A conditional-logic engine like this has to run on the server. That’s not optional. The browser can’t be trusted with anything that matters: a “required” field that a rule has hidden must not block the order, and a priced add-on that’s hidden must not be charged. If the only copy of the logic lives in JavaScript, a user with the dev tools open can hand you whatever they like. So the source of truth — the version that decides what’s required and what gets charged — runs in PHP, on submit, where the customer can’t reach it.

But the customer also needs the form to feel alive. When they tick a box and a new field should appear, or a price should change, that has to happen instantly, in the browser, without a round-trip. Which means the same logic also has to run in JavaScript.

So now I have the same engine implemented twice, in two languages — and that’s a quietly dangerous thing to own. Two copies of any logic drift. Someone fixes an edge case in the PHP, forgets the JS, and now the form shows one thing and the server does another. For a plugin that decides what a customer is charged, “the preview disagreed with the invoice” isn’t a cosmetic bug. It’s the worst kind.

Shared fixtures, so the two can’t disagree

The fix is almost embarrassingly simple, and it’s the single best decision in the whole design: the two implementations are tested against the same file.

The rules and their expected outcomes live in a plain JSON file — a list of cases, each one a set of rules, a set of values, and the answer the engine should give. The PHP test suite loads that file and runs every case. The JavaScript test suite loads the same file and runs every case. Neither language owns the truth; the fixture does. The day the PHP and JS implementations disagree about any case in that file, one of the two suites goes red, and I find out at my desk instead of from a customer.

The calculator pushed this further, because it does money math, and money math is where floating point quietly betrays you. 0.1 + 0.2 is not 0.3, and a calculator that’s a cent off on a big quote is a calculator nobody trusts. So its formula engine doesn’t use floats at all — it works in fixed-point integers under the hood, mirrored in PHP and JS, with its own shared fixture file of worked examples. Same principle, higher stakes: write the cases once, hold both languages to them.

What this actually buys me

People assume the value of code reuse is typing less. It isn’t, really — the engine is small; I could rewrite it in an afternoon. The value is trust. Every case in those fixture files is a small fight I already had and won. When I start a new plugin, I don’t re-fight them. I inherit a conditional-logic engine that’s been proven against dozens of cases in two languages, and I get to spend my attention on the part that’s actually new.

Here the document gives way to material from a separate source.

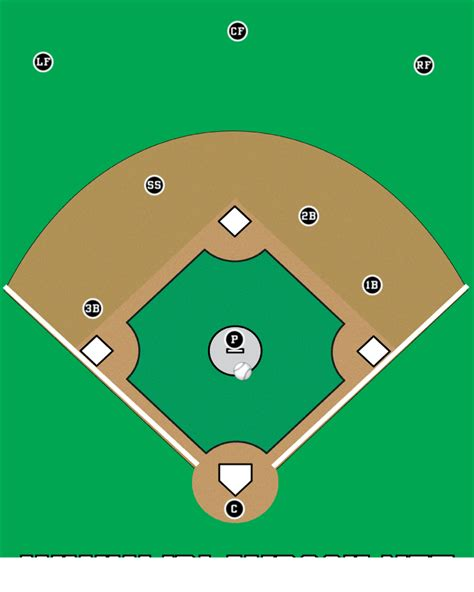 baseball infield diagram baseball field diagram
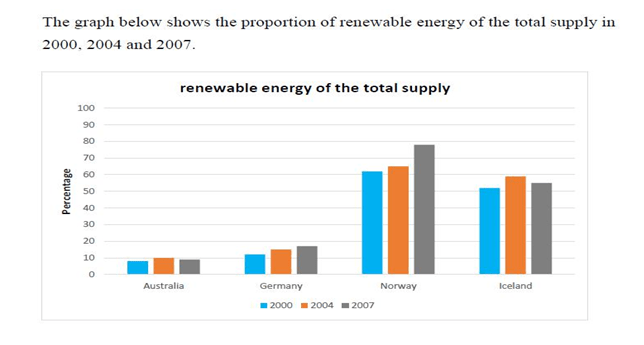 Renewable energy of the total supply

It also means a bug fixed once is fixed everywhere. When I find an edge case in how an OR-group of conditions resolves, I add a case to the fixture, fix it until both suites pass, and every plugin gets the fix the next time I pull the engine forward. That’s the opposite of the usual plugin-sprawl story, where the same bug lives in five slightly different copies, you fix it four times, and miss the fifth.

The boring lesson

None of this is clever. There’s no trick. It’s two unglamorous rules I follow every time: keep the engine ignorant of the plugin around it, and never let two copies of the same logic exist without a shared test that forces them to agree. Do that, and “I’ll just reuse it” stops being a lie developers tell themselves and becomes something you can actually bank on.

The engine is the asset. The fixtures are what make it one.